Three Bangladesh islands, where more than 50,000 people live, were inundated by a tidal surge. Back on the mainland and in India, residents hunkering down at home were under threat as winds ripped off roofs and toppled electricity poles.


In Bangladesh, a 70-year-old man died after a tree fell on him in the southern island district of Bhola, government official Zaynal Abedin said.

Two people died in Basirhat in the North 24 Parganas district of West Bengal after trees fell on them during the storm, an official at the district disaster control room said.

A 13-year-old girl died after being struck by a tin roof in Howrah district, local media reported.

In neighbouring Odisha state, disaster management chief PK Jena said they had received reports that a three-month-old baby had died in a wall collapse.

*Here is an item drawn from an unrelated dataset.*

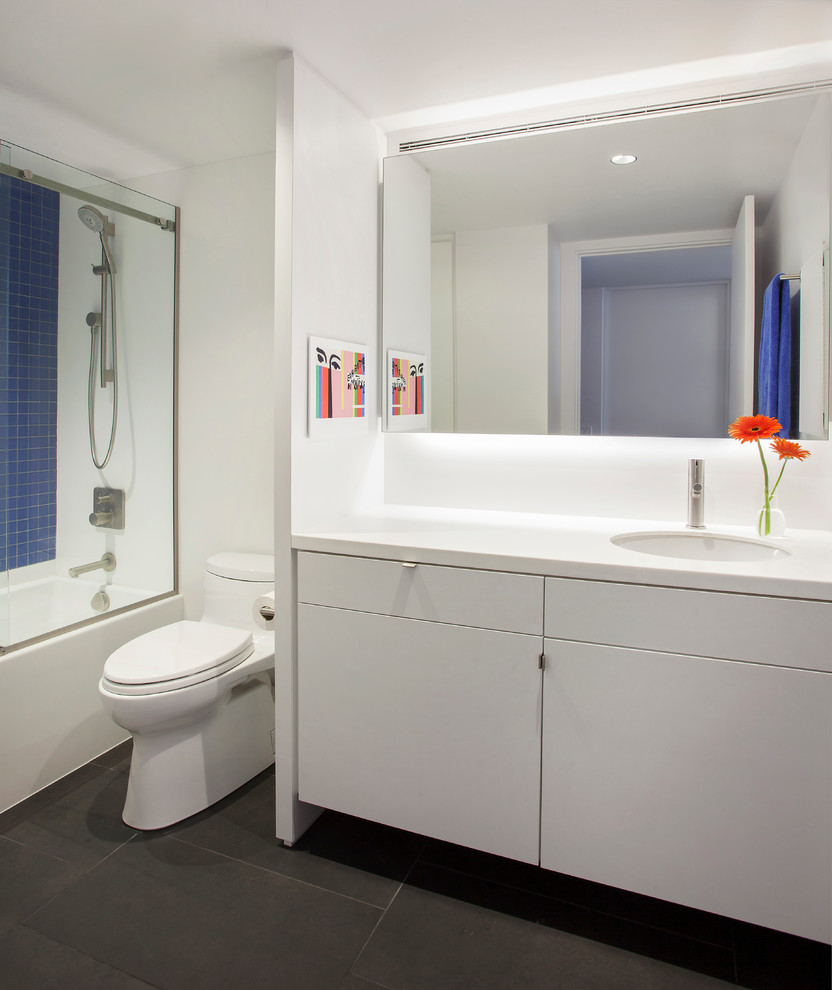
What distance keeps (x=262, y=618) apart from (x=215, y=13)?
1767 mm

An ominous sky as the storm from super Cyclone Amphan. Photo: AAP

Seek shelter and risk virus

The regions hit by the cyclone are home to some of the most vulnerable communities in southern Asia: Poor fishing communities in the Sunderbans and more than a million Rohingya refugees living in the crowded camps in Cox’s Bazar in Bangladesh.

Evacuations in the densely populated region are difficult at the best of times, but became chaotic in some areas as a result of the coronavirus pandemic.

Shelters were crowded and it was impossible to maintain social distancing. Residents were forced to choose between taking refuge from the storm or staying home to face it to avoid the risk of coronavirus.

Masks and hand sanitisers were hastily added to emergency items in shelters.

Sobrato Das, a fisherman in Mousuni Island in India, close to the Sunderbans, described the shelters as crowded and said “very few people are wearing masks”.

He said children were crying and women desperately tried to cover their faces with their saris while trying to maintain some distance from each other.

“I have left all my belongings in my house and hope it doesn’t get washed away in the floods,” Mr Das said.

The combination of the coronavirus and cyclone could lead to a “new humanitarian crisis”, said Manuel Pereira, deputy chief of mission for the International Organisation for Migration in Bangladesh.

“We know that if people are forced to seek communal shelter, they’ll be unable to maintain physical distancing and run the risk of contracting or transmitting the virus,” he said.